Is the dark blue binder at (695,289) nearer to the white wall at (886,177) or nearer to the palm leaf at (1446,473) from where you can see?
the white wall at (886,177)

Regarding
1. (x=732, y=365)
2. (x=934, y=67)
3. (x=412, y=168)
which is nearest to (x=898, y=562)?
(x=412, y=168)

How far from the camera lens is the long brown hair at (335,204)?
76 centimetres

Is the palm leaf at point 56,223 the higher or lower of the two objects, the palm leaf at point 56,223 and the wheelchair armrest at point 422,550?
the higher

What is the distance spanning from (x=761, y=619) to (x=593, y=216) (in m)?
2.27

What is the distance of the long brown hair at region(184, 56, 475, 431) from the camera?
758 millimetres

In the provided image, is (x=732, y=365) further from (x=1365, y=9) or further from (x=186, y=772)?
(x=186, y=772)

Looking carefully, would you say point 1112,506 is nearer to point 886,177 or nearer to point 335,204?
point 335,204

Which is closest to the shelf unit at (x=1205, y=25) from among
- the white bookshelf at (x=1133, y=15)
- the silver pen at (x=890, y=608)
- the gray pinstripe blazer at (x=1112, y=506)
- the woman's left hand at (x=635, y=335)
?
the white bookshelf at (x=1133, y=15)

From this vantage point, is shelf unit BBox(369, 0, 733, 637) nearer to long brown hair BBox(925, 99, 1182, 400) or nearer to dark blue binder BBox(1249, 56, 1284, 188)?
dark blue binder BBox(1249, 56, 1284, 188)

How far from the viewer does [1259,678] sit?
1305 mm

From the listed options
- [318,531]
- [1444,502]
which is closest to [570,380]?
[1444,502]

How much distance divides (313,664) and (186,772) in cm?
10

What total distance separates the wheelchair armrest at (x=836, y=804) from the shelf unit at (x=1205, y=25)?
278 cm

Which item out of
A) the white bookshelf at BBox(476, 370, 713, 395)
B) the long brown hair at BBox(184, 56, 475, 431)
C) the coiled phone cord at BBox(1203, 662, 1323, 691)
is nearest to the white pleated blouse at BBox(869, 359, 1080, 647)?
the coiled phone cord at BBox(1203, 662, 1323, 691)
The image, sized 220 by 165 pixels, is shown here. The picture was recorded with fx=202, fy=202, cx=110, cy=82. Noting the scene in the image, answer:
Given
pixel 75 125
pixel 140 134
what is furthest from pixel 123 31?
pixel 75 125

=====

- _Work instructions_: Transcribe all of the records above verbatim, line by line.

- _Answer in full_:
Is the dark blue binder at (695,289) nearer to the white wall at (886,177) or nearer to the palm leaf at (1446,473) from where you can see?
the white wall at (886,177)

Regarding
1. (x=732, y=365)
2. (x=934, y=67)
3. (x=412, y=168)
which is nearest to (x=898, y=562)?
(x=412, y=168)

How far from the camera lens is the long brown hair at (335,204)?
76 centimetres

Is the palm leaf at point 56,223 the higher or lower of the two objects, the palm leaf at point 56,223 and the wheelchair armrest at point 422,550?
the higher

What is the distance spanning from (x=761, y=619) to (x=593, y=216) (in m)?
2.27

What is the distance of the long brown hair at region(184, 56, 475, 431) from the camera?
758 millimetres

In the provided image, is (x=732, y=365) further from (x=1365, y=9) or further from (x=186, y=772)?
(x=186, y=772)

Looking carefully, would you say point 1112,506 is nearer to point 886,177 or nearer to point 335,204?
point 335,204

Which is closest to the shelf unit at (x=1205, y=25) from among
- the white bookshelf at (x=1133, y=15)
- the silver pen at (x=890, y=608)
- the gray pinstripe blazer at (x=1112, y=506)
- the woman's left hand at (x=635, y=335)
?
the white bookshelf at (x=1133, y=15)

From this vantage point, is shelf unit BBox(369, 0, 733, 637) nearer to long brown hair BBox(925, 99, 1182, 400) or nearer to dark blue binder BBox(1249, 56, 1284, 188)?
dark blue binder BBox(1249, 56, 1284, 188)

How far from the viewer does [1259,678] sit?
1305 mm

From the listed options
- [318,531]
- [1444,502]
which is closest to [570,380]?
[1444,502]

How much distance divides (313,664) and (186,772) in cm?
10

What total distance separates the wheelchair armrest at (x=836, y=804) from the shelf unit at (x=1205, y=25)?
278 cm

Which item out of
A) the white bookshelf at BBox(476, 370, 713, 395)
B) the long brown hair at BBox(184, 56, 475, 431)
C) the coiled phone cord at BBox(1203, 662, 1323, 691)
is nearest to the white pleated blouse at BBox(869, 359, 1080, 647)?
the coiled phone cord at BBox(1203, 662, 1323, 691)
The image, sized 220 by 165 pixels, is shown here. The picture was recorded with fx=202, fy=202, cx=110, cy=82. Noting the scene in the image, answer:
Given
pixel 75 125
pixel 140 134
what is furthest from pixel 123 31?
pixel 75 125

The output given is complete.